━━ Text shown ━━
Reviewed by Joe
Let's not beat around the bush, this is one hell of a record. I have to wonder how come I've never heard of these guys before? Luckily, for me, Sylvian Didou dropped me a line from Nantes (France) to see if I'd be interested to hear his record, ObLik: order disorder. ObLik's bandcamp site describes their music as: "A la croisée entre le jazz et la musique improvisée, cette formation mélange tradition et modernité"*, which indeed sums up the group's music very succinctly. The album, out on the small French label Ormo Music, is an outlet for several of Didou's projects.
In a time when jazz tends to be based around the virtuosic soloist, this record demonstrates how the group is stronger than the individual. The album has a fantastic collection of compositions which enable the superb ensemble to create many delightful musical episodes. Composer and bassist, Sylvain Didou, has made some remarkable arrangements which really hold together well, describing the compositions as 'Mingus-esque' might give you some sort of clue as to the direction the music takes.
The quality of the music means that each track has plenty of high points, great melodies, group and solo improvisations, rhythmical developments, in fact so much it's nigh on impossible to pick any one thing out. Of the ten pieces, the amazing opening piece Le Chat (tk1) takes us on a thirteen minute tour which immediately makes you curious to find out what will follow. The stuttering melody and sprinkled piano lines leads us into a complex arrangement where the whole groups comes together to play a looping melody. The horns are split up into various configurations so that some play the unison melody whereas others join the piano and bass to play a counter melody. Its a powerful start to the album. The melodies of Longitudinal (tk2), Jazz, Jazz (tk3), Yeah (tk5) and Enea (tk8) are pieces which particularly shine out brightly. Other pieces, such as Perdrigon (tk7) may start with a skilfully arranged melody for all, but soon the ensemble dives into free form improvisation where everyone adds their voice as needed. A track such a 3D (tk9) builds from a tenor sax/bass duet into a finely detailed miniature piece that has a sax line which holds the composition together whilst the other instruments gradually creep in. The soloists all come up with fine offerings all around, but, interestingly no one soloist grips the limelight, making the album uniform throughout.
━━━
━━ Given records ━━
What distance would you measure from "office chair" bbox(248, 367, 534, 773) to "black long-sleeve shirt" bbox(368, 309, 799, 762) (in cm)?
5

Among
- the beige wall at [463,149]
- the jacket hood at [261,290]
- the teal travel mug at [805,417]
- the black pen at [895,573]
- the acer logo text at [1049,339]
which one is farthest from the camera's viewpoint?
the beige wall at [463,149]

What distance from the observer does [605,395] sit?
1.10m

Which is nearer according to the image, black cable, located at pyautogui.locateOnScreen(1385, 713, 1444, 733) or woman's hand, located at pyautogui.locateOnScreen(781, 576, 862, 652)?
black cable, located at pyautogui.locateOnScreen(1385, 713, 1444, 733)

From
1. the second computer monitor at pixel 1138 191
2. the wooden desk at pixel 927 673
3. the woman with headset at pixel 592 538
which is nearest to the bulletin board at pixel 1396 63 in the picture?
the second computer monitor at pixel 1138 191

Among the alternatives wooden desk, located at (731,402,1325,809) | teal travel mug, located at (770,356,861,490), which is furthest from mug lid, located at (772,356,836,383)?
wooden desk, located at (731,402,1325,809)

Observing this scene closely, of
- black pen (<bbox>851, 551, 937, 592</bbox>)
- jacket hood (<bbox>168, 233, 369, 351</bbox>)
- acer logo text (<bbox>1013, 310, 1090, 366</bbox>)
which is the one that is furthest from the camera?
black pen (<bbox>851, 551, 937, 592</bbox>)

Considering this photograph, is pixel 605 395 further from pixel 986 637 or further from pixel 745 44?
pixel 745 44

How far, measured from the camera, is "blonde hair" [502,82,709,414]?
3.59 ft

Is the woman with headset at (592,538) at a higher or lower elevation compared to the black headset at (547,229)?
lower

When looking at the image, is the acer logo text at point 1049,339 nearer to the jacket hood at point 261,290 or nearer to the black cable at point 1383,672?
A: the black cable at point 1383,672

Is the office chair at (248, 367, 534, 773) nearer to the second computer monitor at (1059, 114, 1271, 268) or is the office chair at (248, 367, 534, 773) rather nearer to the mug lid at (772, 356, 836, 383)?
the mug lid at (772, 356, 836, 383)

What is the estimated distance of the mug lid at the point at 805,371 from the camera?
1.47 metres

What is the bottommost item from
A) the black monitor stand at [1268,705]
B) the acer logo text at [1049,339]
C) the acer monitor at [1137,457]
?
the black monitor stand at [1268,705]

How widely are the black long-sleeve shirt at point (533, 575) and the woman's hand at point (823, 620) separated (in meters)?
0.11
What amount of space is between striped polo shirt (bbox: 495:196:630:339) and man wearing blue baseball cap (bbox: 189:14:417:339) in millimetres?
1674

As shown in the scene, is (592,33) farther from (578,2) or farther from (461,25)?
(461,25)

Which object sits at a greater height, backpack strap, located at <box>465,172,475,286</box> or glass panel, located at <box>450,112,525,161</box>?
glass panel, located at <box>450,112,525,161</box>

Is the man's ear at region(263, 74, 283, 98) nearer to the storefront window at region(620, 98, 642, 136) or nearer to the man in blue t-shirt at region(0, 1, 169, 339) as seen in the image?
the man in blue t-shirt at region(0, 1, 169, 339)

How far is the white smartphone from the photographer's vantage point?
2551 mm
━━━
Copy out the album review above word for word, from its first line to its last.

(Written reply):
Reviewed by Joe
Let's not beat around the bush, this is one hell of a record. I have to wonder how come I've never heard of these guys before? Luckily, for me, Sylvian Didou dropped me a line from Nantes (France) to see if I'd be interested to hear his record, ObLik: order disorder. ObLik's bandcamp site describes their music as: "A la croisée entre le jazz et la musique improvisée, cette formation mélange tradition et modernité"*, which indeed sums up the group's music very succinctly. The album, out on the small French label Ormo Music, is an outlet for several of Didou's projects.
In a time when jazz tends to be based around the virtuosic soloist, this record demonstrates how the group is stronger than the individual. The album has a fantastic collection of compositions which enable the superb ensemble to create many delightful musical episodes. Composer and bassist, Sylvain Didou, has made some remarkable arrangements which really hold together well, describing the compositions as 'Mingus-esque' might give you some sort of clue as to the direction the music takes.
The quality of the music means that each track has plenty of high points, great melodies, group and solo improvisations, rhythmical developments, in fact so much it's nigh on impossible to pick any one thing out. Of the ten pieces, the amazing opening piece Le Chat (tk1) takes us on a thirteen minute tour which immediately makes you curious to find out what will follow. The stuttering melody and sprinkled piano lines leads us into a complex arrangement where the whole groups comes together to play a looping melody. The horns are split up into various configurations so that some play the unison melody whereas others join the piano and bass to play a counter melody. Its a powerful start to the album. The melodies of Longitudinal (tk2), Jazz, Jazz (tk3), Yeah (tk5) and Enea (tk8) are pieces which particularly shine out brightly. Other pieces, such as Perdrigon (tk7) may start with a skilfully arranged melody for all, but soon the ensemble dives into free form improvisation where everyone adds their voice as needed. A track such a 3D (tk9) builds from a tenor sax/bass duet into a finely detailed miniature piece that has a sax line which holds the composition together whilst the other instruments gradually creep in. The soloists all come up with fine offerings all around, but, interestingly no one soloist grips the limelight, making the album uniform throughout.